“If you think you can do a thing or think you can’t do a thing, you’re right.”

— Henry Ford

“Go as far as you can see; when you get there, you’ll be able to see farther.”

— J. P. Morgan

“Management is doing things right; leadership is doing the right things.”

— Peter Drucker

“A leader is a dealer in hope.”

— Napoleon Bonaparte

“If you’re not sure where you are going, you’re liable to end up someplace else.”

— Robert F. Mager

“Leadership and learning are indispensable to each other.”

— John F. Kennedy

There are lots of prescriptions out there for being a better leader but I don’t recall any that deal with a particularly common and important leadership situation: What to do when you don’t know what to do.

If you are a leader today, perhaps you have never encountered such a situation. You always brim with self-confidence and certainty regarding direction. That’s great! I’d like to meet you because I have never run across such a person.

Self-confidence and certainty will take you a long way but rarely if ever the full way. At some point along your way, what to do and where to head will not be at all evident.

Our COVID unpleasantness of recent times (and maybe forever) has probably given nearly all leaders a serious cause to pause in this respect.

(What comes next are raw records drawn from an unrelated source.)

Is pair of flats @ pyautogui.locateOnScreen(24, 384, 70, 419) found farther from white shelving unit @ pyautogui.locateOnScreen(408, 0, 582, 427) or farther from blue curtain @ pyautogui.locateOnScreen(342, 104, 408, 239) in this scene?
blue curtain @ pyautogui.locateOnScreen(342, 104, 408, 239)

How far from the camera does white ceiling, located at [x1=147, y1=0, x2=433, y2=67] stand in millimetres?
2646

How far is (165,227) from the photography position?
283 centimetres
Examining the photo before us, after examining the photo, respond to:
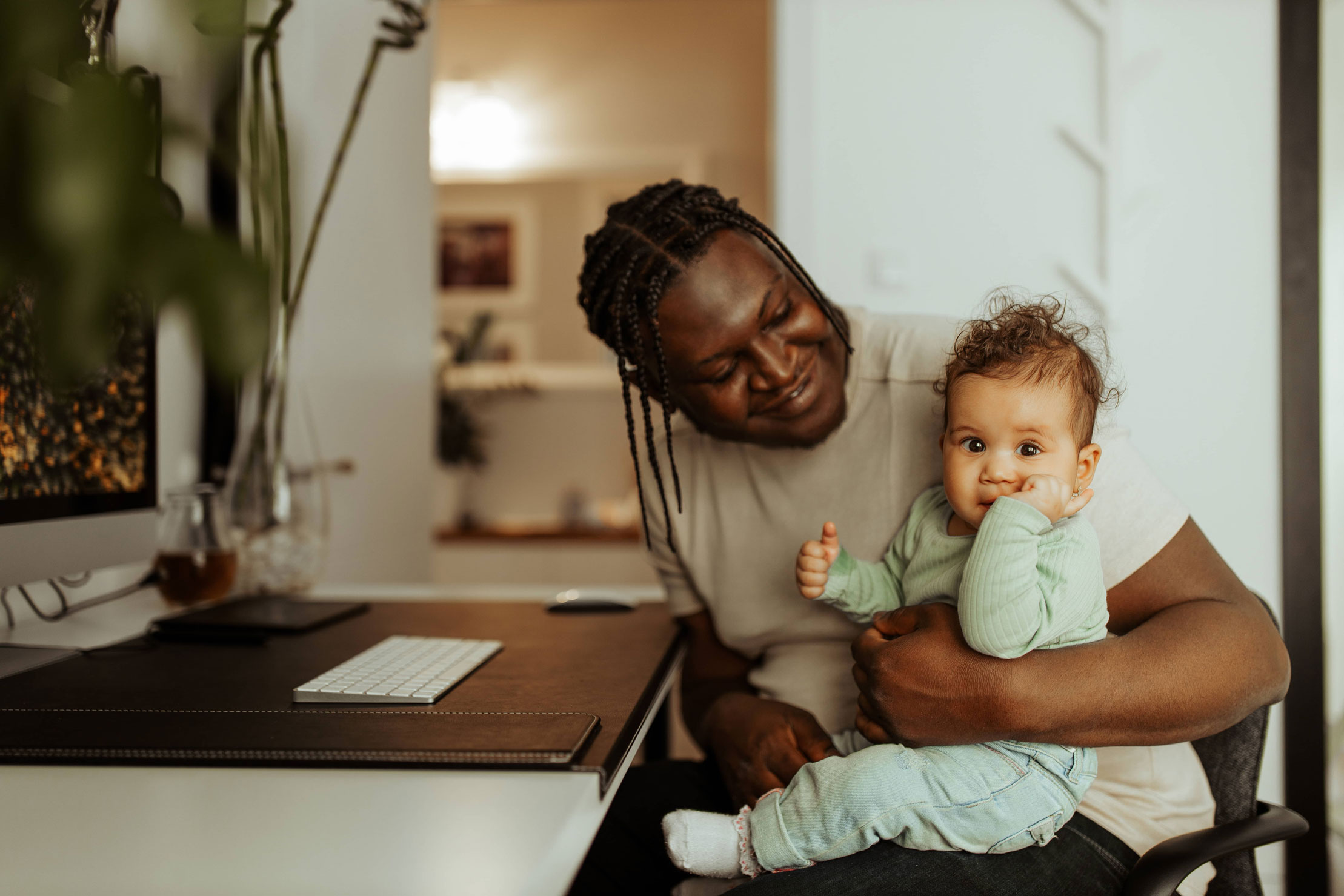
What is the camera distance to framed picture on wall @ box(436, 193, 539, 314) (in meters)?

Leadership ability, I have come to believe, is often tested and proven by situations that are fundamentally uncertain and especially difficult. Anybody can “lead” when the way to proceed is clear and inherently practical.

In many years of observing and working with leaders of nearly all persuasions and abilities, the way each one deals with the uncertain and difficult questions on direction has reliably given me a pretty good measure of their real leadership abilities.

Can such an ability be learned? Of course. How, you might ask?

Here are a few tips based on my experience in the field and under fire:

1. Fake it? Might work — worth a try

I have heard this one so many times, as you undoubtedly have as well. Mostly in jest, but I have seen it actually work in practice. Faking it works? Who knew?

Leaders are supposed to, well, lead. This generally means knowing where to lead and even upon occasion, why. Only if you have done a few laps as a leader will being in this situation at some point be familiar.

So-called “faking it” can however be a valuable approach as a way to buy time while the situation becomes a bit clearer. Not for long, since folks will eventually get wise, but the breather may be just what you need to get your ducks in a row (speaking technically).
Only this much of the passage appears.